The D.A.Y. the Golden State Warriors ruined everything

By Sam Rubenstein

I went to bed last night as the Mavs played the Warriors, assuming that Dallas would win their 18th in a row, the Suns would take care of Houston, and we’d be ready for the game of the year on Wednesday. For a brief second, I sat up in bed and thought to myself “Can Golden State really pull this off? No, that’s crazy talk.” Wrong. Not crazy. The pressure of the streak has been released, and now Phoenix will have to take on an angry Dallas team in big D on Wednesday night. The Mavs have not lost many times this season, but when they do, they take it personally and respond with an indignant fury. The Suns should be afraid. They should be very afraid.
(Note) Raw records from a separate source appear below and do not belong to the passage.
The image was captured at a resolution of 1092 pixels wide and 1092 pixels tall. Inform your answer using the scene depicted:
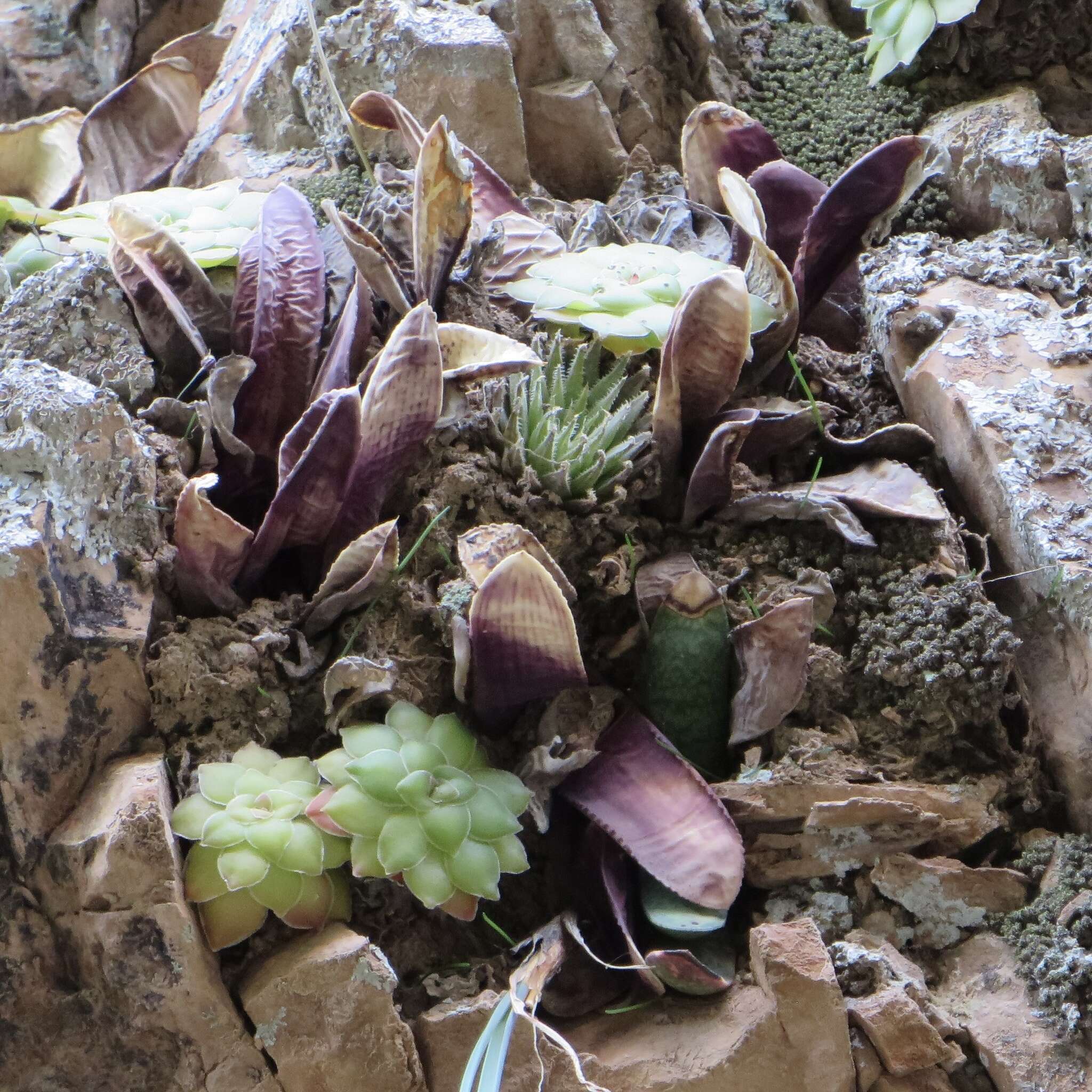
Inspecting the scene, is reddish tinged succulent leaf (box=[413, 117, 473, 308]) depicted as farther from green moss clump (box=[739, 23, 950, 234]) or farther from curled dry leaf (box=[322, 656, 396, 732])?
green moss clump (box=[739, 23, 950, 234])

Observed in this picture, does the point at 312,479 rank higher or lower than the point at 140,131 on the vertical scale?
lower

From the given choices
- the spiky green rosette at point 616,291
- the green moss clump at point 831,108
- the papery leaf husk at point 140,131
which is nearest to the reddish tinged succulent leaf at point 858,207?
the spiky green rosette at point 616,291

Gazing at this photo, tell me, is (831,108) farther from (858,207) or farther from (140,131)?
(140,131)

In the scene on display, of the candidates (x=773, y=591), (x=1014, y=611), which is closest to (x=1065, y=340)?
(x=1014, y=611)

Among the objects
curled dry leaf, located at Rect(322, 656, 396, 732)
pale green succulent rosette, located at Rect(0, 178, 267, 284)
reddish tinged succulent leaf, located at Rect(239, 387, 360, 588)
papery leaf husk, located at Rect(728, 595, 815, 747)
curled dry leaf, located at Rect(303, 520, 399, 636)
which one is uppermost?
pale green succulent rosette, located at Rect(0, 178, 267, 284)

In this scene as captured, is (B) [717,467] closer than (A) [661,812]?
No

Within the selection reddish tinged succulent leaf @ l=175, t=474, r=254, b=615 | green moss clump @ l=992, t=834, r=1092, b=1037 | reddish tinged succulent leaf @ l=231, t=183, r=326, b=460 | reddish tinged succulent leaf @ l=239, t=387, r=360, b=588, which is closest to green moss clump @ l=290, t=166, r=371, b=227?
reddish tinged succulent leaf @ l=231, t=183, r=326, b=460

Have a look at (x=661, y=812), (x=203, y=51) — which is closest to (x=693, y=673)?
(x=661, y=812)
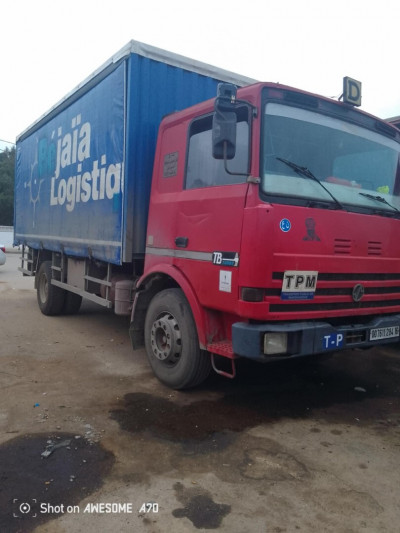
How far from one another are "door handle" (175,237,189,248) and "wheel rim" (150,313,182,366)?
0.73 meters

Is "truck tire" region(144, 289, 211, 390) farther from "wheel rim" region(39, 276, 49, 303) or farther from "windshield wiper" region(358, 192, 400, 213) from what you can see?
"wheel rim" region(39, 276, 49, 303)

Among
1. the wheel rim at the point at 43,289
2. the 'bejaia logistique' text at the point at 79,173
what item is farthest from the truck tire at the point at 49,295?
the 'bejaia logistique' text at the point at 79,173

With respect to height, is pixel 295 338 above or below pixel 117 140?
below

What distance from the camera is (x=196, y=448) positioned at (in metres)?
3.47

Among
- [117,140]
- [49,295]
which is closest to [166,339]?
[117,140]

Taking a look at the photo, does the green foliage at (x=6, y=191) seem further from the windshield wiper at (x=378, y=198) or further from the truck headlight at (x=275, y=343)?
the truck headlight at (x=275, y=343)

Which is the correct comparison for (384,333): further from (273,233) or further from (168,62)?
(168,62)

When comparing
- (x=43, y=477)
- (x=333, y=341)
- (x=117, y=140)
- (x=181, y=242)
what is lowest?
(x=43, y=477)

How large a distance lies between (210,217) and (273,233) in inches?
29.7

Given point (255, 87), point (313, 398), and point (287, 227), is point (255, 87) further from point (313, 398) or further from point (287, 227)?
point (313, 398)

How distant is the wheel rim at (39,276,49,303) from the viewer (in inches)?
335

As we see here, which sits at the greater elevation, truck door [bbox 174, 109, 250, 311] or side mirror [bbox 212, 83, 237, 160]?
side mirror [bbox 212, 83, 237, 160]

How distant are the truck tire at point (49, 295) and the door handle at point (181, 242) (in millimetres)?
4509

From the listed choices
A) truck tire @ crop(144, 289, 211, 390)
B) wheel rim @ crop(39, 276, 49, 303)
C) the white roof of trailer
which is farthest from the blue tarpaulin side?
truck tire @ crop(144, 289, 211, 390)
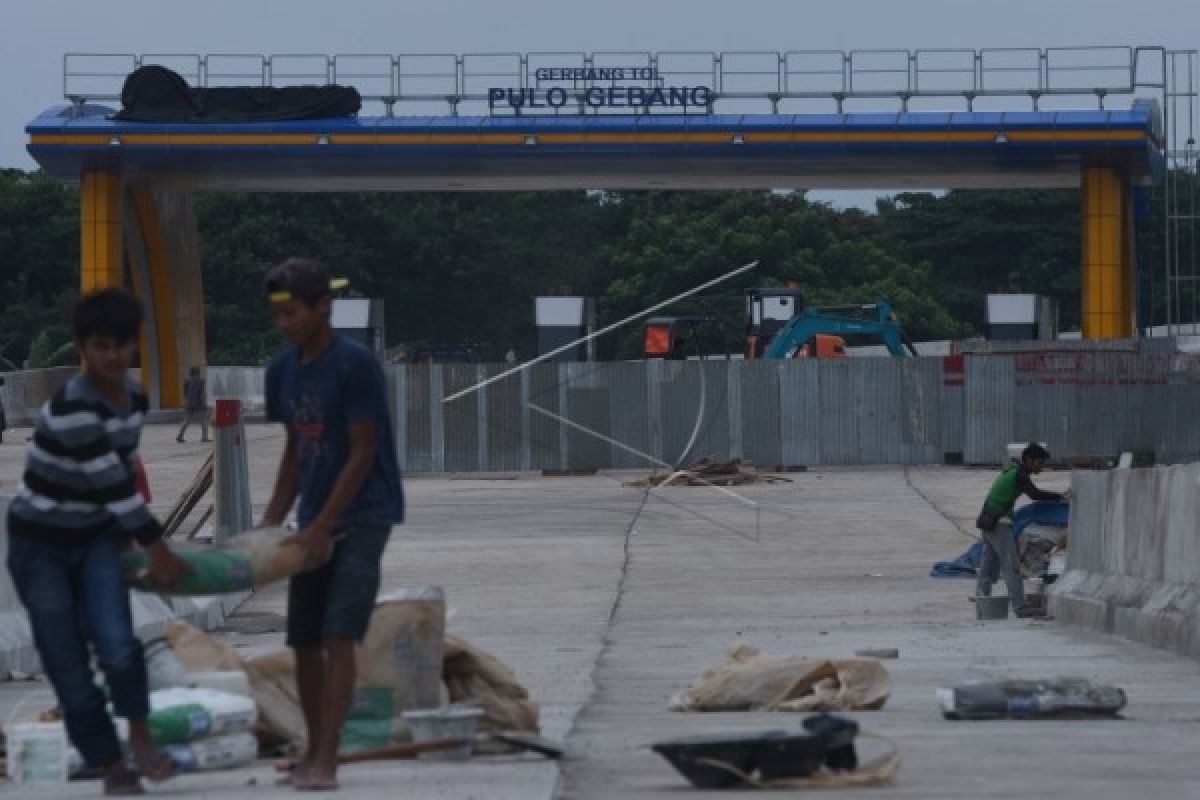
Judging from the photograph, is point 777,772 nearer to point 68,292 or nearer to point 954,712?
point 954,712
GOLDEN STATE 117 DALLAS 100
Dirk had a nightmare of a game, shooting 3 of 11, turning the ball over 7 times, and going through what seemed to be a psychological meltdown. He flattened Baron Davis out of frustration and picked up a tech after Avery took him out of the game, for talking to a ref while on the bench. Nellie and the Warriors own the Mavs for some reason, and on this night they brought out the steamroller. It wasn’t as close as the 17 point score indicates. The latest unbeatable streak came crashing down to earth, killing all vegetation and millions of animals in the process. Congrats to the Golden State Warriors, who are still a game out of the playoffs. Do something with this momentum! They’ve already beaten the Mavs twice this season, and they could be headed to a first round playoff series where the Warriors can put the fear of God in Dallas, or make them so angry the Mavs sweep by a combined 200 points in four games. Dirk’s postgame quote: “We were backpedaling all game long. We were just never really ready to play. That’s something we’ve got to learn from if we want to do anything this year in the postseason.” Avery has got these guys trained to kill anything that moves. And they hate puppy dogs and sunshine. The NBA needs villains, and I think we can force the Mavs to fill that role. Dallas Mavericks, you losers.

PHOENIX 103 HOUSTON 82
Meanwhile, the Suns had no such problem. Leandro Barbosa’s speed overwhelmed the grindhouse Rockets, who couldn’t slow things down. Barbosa had 32, Marion had 14 and 15 as well as some shut down defense on T-Mac, and Yao was held to 1 of 9 shooting. The Suns are flying high, burning hot, whatever you want to call it they are ready for Wednesday. This works out nicely, cause Wednesday is the only regular season NBA game that matters, and then the NCAA tourney gets going the next day when nobody cares about the NBA. Like I wrote yesterday, we will be on the dark side of the moon, where the ship orbits and nobody on Earth can see it until it comes back around into the light, the light being April. Is everyone confused? Good. D’Antoni was tossed for picking up a double tech for the first time in two years and had a pretty amusing comment about referee Ron Olesiak “We were friends at halftime. I don’t know what happened. The relationship just went downhill in the second half. I just said a couple of things I shouldn’t have said. He should have tossed me. It happens. We’re all kids out there.” So the Suns are laughing while the Mavs are bubbling with rage. Prediction for tomorrow night: PAIN.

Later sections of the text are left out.